● **What is required**: Starting at the line that contains "phylum: Chordata", quote each line exactly through the last line of the entries, both included.
###
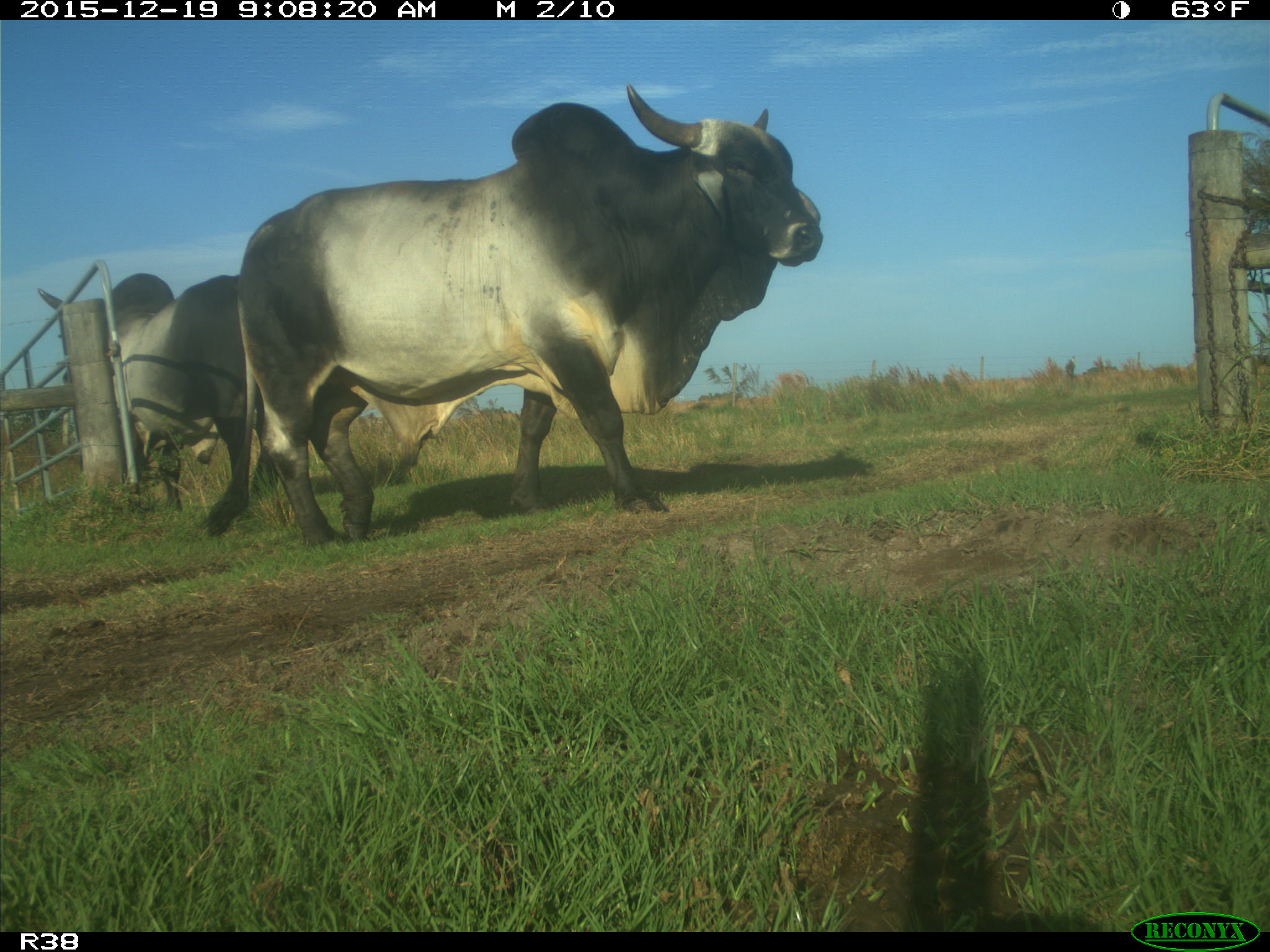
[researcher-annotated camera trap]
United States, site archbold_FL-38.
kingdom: Animalia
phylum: Chordata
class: Mammalia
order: Artiodactyla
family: Bovidae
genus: Bos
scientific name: Bos taurus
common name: domestic cow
###
● **Written response**:
phylum: Chordata
class: Mammalia
order: Artiodactyla
family: Bovidae
genus: Bos
scientific name: Bos taurus
common name: domestic cow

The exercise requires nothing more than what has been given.